Imagine a bacon-wrapped Ferrari. Still not better than our free technical reports.
See all our reports

Continuous Integration and Feature Branches

For couple of weeks now, I’ve been looking into Continuous Integration with multiple branches with Jenkins/Hudson. I’ve searched the intertubes, talked to friends, colleagues and other nerds out there.

My greatest discovery was that although CI is about committing, pushing and getting feedback often (i.e. the CI cluster provides you with feedback that your workstation could never give you in the same amount of time), the true purist CI actually has one more requirement — that the team needs to work on the same baseline.

I wish there was some kind of tooling for not-so-purist CI and I’ll try to explain why…

First, the non-technical view of the problem

I work on products that are distributed as downloads. After a person downloads, it is up to them to update to a newer version if they want to. So I can’t push out quick fixes that get deployed to clients automatically — the software will inform the user when a new version is available, but there are no guarantees that they will upgrade.

This means we need to take extra steps in our quality assurance (QA). In contrast, if your product is offered as a service then most of the time you can push out changes and they are visible to all clients out there. No such luck for me. This limitation puts extra attention on QA.

We have created two main branches, DEV and STABLE. DEV is the mainline that we share. The CI cluster provides extra quick feedback on this branch. It runs a test-suite of our software, testing it on a handful of JEE containers out there (e.g. Tomcat, JBoss and Websphere series). If the tests succeed, then the code is pushed to the stable branch. The CI cluster then runs the test-suite on 50 container versions.

This approach would take the pressure to have a machine or OS that supports so many test environments away from devs. They get quick feedback if their push has broken any container that they did not test locally (e.g. “Did my Resin changes break anything on Glassfish?”)

Okay, I seem to have stuff figured out, so what’s the problem then? Well, if developers want to live in their own branch for a while and still get the benefits of automated testing on a large variety of environments, then they won’t be able to do that. They are not CI engineers.

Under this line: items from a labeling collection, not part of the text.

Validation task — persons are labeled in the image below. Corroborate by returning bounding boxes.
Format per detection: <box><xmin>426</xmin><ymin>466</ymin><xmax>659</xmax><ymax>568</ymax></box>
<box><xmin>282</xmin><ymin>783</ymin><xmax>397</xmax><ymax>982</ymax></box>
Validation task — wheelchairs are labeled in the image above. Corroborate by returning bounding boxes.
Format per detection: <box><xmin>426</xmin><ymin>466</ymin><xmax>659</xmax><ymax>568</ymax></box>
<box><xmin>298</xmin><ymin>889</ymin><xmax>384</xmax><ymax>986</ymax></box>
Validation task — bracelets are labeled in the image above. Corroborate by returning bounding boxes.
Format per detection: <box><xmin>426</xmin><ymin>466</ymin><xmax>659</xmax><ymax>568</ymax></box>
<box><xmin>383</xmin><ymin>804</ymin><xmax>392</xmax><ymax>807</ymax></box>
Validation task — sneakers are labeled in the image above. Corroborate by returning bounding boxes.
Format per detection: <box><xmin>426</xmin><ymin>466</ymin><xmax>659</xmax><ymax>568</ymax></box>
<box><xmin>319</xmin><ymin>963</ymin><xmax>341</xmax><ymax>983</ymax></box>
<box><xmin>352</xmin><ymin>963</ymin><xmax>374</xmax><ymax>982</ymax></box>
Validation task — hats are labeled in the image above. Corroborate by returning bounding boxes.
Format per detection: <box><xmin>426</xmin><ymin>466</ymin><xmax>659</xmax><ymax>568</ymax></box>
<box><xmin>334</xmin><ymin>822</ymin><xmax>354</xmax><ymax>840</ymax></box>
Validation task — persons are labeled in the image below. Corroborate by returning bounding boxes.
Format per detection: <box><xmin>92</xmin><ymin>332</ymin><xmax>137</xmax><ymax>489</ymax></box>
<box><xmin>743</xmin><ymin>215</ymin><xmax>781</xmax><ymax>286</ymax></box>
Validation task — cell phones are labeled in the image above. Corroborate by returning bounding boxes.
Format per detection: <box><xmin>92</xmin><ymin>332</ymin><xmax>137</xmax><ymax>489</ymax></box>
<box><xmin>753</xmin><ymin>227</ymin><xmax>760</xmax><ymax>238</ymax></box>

Technical view of the problem

Jenkins/Hudson uses a notion of jobs. A job is something that is usually tied to a VCS URL and then gets built (run) when there is a change in the VCS repository. The build can do anything, from executing shell scripts to sending out tweets of the status of the build.

The build can produce all kinds of results. In our case, we use Maven and Maven artefacts are the results. The artefacts are stored in one repository for the DEV branch, and in another for the STABLE branch. This is because multiple DEV branch jobs can re-use prebuilt snapshots that won’t conflict with STABLE snapshots.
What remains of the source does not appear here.